You create indexes on a column of a database table. When you run a query based on that column, the SQL engine can return results faster using the index.
How SQL Indexes Work
The most common data structure for SQL indexes is the B-Tree, also known as a Balanced Tree. In this data structure, each leaf of the tree can have more than one key. For instance, if each leaf has two keys, it will have three branches:
The left branch contains values smaller than the left key. The middle branch contains values between the left and right keys. The right branch contains values greater than the right key. A more detailed analysis of balanced trees can be found here:
Types of SQL Indexes
Clustered Indexes:
A clustered index determines the physical order of data in a table. This means that the rows are stored on the disk in the same order as the index. A table can have only one clustered index, as rows can be sorted in only one way. Clustered indexes are typically created based on the primary key of the table.
Example:
CREATE CLUSTERED INDEX idx_employee_id ON Employees(EmployeeID);
Non-Clustered Indexes:
A non-clustered index is independent of the table's data. It contains a sorted list of values from the indexed columns and pointers that reference the actual rows in the table. Unlike clustered indexes, a table can have multiple non-clustered indexes.
Example:
CREATE NONCLUSTERED INDEX idx_employee_name ON Employees(LastName);
A more detailed comparison between clustered and non-clustered indexes for SQL Server can be found here:
Unique Indexes:
A unique index ensures that the values in the column or columns that are indexed are unique. This type of index is often used to enforce data uniqueness, similar to a unique constraint.
Example:
CREATE UNIQUE INDEX idx_unique_email ON Employees(Email);
Full-Text Indexes:
A full-text index is used to perform full-text searches, which involve searching for words or phrases within large text columns. This type of index is ideal for applications such as search engines or document management systems.
Example:
CREATE FULLTEXT INDEX idx_fulltext_description ON Products(Description);
When to Use Indexes
-
Right Column Rule: Create an index on a column that is frequently used
in queries with WHERE, JOIN, or ORDER BY clauses.

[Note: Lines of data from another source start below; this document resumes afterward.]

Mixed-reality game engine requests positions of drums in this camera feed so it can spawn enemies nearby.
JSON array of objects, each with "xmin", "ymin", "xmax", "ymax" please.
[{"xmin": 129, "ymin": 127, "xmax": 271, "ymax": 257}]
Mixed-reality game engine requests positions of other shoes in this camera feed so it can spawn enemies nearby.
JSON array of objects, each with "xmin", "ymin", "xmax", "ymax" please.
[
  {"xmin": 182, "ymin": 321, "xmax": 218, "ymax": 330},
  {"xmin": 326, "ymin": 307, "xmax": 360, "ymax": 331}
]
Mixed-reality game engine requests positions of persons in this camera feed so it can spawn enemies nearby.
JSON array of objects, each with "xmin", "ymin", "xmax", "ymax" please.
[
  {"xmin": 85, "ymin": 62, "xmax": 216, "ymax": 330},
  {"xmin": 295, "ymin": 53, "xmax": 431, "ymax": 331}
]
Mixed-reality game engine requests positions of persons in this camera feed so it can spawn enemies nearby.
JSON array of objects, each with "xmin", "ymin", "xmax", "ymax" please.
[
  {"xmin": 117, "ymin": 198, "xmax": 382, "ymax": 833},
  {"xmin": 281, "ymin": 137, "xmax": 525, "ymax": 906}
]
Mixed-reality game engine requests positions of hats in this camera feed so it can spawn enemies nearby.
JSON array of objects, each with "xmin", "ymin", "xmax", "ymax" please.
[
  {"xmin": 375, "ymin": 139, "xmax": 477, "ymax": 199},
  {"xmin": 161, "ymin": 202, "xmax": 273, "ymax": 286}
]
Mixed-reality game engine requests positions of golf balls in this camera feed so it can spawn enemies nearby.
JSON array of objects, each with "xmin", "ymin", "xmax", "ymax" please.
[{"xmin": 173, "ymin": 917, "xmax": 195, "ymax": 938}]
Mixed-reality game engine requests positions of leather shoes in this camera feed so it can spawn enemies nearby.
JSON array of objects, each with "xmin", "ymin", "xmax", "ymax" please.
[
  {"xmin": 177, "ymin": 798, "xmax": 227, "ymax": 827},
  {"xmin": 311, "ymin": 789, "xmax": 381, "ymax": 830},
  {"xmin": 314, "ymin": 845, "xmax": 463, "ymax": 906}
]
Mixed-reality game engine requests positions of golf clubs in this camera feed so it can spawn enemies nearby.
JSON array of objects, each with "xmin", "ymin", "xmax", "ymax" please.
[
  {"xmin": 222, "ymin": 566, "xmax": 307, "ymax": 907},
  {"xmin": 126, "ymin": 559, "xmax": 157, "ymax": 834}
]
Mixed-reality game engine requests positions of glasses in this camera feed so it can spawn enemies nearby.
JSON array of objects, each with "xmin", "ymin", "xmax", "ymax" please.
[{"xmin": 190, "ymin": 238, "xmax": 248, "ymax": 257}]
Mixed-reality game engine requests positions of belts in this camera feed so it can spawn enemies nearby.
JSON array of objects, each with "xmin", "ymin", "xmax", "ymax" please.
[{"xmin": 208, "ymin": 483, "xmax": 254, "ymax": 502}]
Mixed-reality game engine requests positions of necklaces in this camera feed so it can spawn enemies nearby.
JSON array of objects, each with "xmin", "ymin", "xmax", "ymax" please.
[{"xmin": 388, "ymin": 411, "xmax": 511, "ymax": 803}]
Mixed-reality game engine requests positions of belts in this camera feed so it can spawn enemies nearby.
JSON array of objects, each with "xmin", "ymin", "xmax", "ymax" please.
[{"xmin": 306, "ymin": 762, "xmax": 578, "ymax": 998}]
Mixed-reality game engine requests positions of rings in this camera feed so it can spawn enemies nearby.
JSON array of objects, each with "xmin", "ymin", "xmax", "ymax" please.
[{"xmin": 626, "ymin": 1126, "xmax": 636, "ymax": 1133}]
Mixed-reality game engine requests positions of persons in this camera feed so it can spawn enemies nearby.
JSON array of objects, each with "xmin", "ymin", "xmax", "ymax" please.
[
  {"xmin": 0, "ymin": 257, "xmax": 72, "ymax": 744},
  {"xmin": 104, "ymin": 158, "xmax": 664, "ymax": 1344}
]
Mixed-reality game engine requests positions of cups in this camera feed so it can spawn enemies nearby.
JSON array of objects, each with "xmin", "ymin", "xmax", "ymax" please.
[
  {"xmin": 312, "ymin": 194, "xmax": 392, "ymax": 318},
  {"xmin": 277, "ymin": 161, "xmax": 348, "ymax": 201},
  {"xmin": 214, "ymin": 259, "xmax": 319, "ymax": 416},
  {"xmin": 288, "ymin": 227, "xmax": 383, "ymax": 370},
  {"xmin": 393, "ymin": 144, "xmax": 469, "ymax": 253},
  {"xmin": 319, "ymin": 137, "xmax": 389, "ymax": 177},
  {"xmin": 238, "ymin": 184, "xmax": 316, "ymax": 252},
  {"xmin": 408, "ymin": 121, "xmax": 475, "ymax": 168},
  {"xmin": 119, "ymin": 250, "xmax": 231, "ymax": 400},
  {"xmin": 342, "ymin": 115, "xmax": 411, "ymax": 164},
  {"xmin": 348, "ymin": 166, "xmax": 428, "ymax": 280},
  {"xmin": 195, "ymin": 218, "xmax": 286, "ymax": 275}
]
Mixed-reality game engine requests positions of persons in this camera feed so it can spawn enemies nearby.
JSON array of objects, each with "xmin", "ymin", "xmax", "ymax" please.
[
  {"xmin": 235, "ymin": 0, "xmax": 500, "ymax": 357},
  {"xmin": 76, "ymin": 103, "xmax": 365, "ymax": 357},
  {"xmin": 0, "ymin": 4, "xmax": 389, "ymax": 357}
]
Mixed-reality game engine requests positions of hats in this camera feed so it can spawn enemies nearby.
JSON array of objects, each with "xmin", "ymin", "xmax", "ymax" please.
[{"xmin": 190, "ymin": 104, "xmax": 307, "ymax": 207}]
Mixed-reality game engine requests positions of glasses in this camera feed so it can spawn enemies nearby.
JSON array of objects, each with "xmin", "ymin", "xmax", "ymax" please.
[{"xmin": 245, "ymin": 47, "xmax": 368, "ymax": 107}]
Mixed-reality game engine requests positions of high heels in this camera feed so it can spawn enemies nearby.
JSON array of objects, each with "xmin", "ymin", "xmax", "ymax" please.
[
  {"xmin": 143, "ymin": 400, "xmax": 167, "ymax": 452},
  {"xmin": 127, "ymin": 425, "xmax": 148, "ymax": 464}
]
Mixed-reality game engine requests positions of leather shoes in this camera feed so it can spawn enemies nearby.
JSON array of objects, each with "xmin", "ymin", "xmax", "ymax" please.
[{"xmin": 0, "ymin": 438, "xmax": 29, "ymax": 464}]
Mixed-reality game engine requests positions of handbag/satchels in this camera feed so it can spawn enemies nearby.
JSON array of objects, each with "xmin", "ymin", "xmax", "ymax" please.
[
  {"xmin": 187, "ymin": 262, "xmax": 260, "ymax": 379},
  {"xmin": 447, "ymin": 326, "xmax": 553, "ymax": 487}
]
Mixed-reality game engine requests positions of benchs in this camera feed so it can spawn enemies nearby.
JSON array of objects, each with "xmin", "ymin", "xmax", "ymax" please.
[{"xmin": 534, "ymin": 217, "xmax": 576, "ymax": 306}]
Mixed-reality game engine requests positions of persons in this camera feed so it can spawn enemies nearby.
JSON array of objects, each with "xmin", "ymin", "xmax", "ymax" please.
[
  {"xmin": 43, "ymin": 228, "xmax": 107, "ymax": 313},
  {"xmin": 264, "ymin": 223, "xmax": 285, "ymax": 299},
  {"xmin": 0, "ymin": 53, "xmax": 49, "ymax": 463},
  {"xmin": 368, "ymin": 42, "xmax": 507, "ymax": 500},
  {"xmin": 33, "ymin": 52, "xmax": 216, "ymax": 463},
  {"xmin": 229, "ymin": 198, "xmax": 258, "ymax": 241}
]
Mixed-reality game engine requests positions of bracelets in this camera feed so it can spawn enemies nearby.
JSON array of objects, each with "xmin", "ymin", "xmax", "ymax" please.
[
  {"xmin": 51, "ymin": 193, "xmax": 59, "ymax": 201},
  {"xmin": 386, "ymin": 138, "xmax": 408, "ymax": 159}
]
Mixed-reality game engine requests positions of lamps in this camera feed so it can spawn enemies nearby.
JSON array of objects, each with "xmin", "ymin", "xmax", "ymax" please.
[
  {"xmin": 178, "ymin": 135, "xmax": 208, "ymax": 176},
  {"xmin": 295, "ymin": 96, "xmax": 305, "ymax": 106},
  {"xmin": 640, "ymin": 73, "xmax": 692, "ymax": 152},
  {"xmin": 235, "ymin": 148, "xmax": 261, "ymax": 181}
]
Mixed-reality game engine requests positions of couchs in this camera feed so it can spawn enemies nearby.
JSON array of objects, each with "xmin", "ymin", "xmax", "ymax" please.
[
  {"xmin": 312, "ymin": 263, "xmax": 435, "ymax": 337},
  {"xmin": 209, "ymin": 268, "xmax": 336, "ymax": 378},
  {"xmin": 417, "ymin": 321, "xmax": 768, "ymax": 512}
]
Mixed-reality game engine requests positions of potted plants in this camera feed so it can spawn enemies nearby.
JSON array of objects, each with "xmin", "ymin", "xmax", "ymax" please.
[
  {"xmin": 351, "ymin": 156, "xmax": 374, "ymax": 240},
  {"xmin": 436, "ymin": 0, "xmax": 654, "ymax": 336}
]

- Index Limitation Rule: Excessive use of indexes can have the opposite effect of what we expect. This is because more indexes increase the time required for INSERT operations and also increase the database size.
- Type of Data: The type of data being indexed is very important. For example, integers perform better when indexed.
- No Indexes on Small Tables: If the table is small, a full scan might be faster for finding a record than creating indexes.
Using indexes in a database is a critical tool that can significantly enhance data retrieval speed. However, it is essential to identify which data is worth indexing, avoiding a situation where all columns in all tables are indexed, which could lead to adverse results.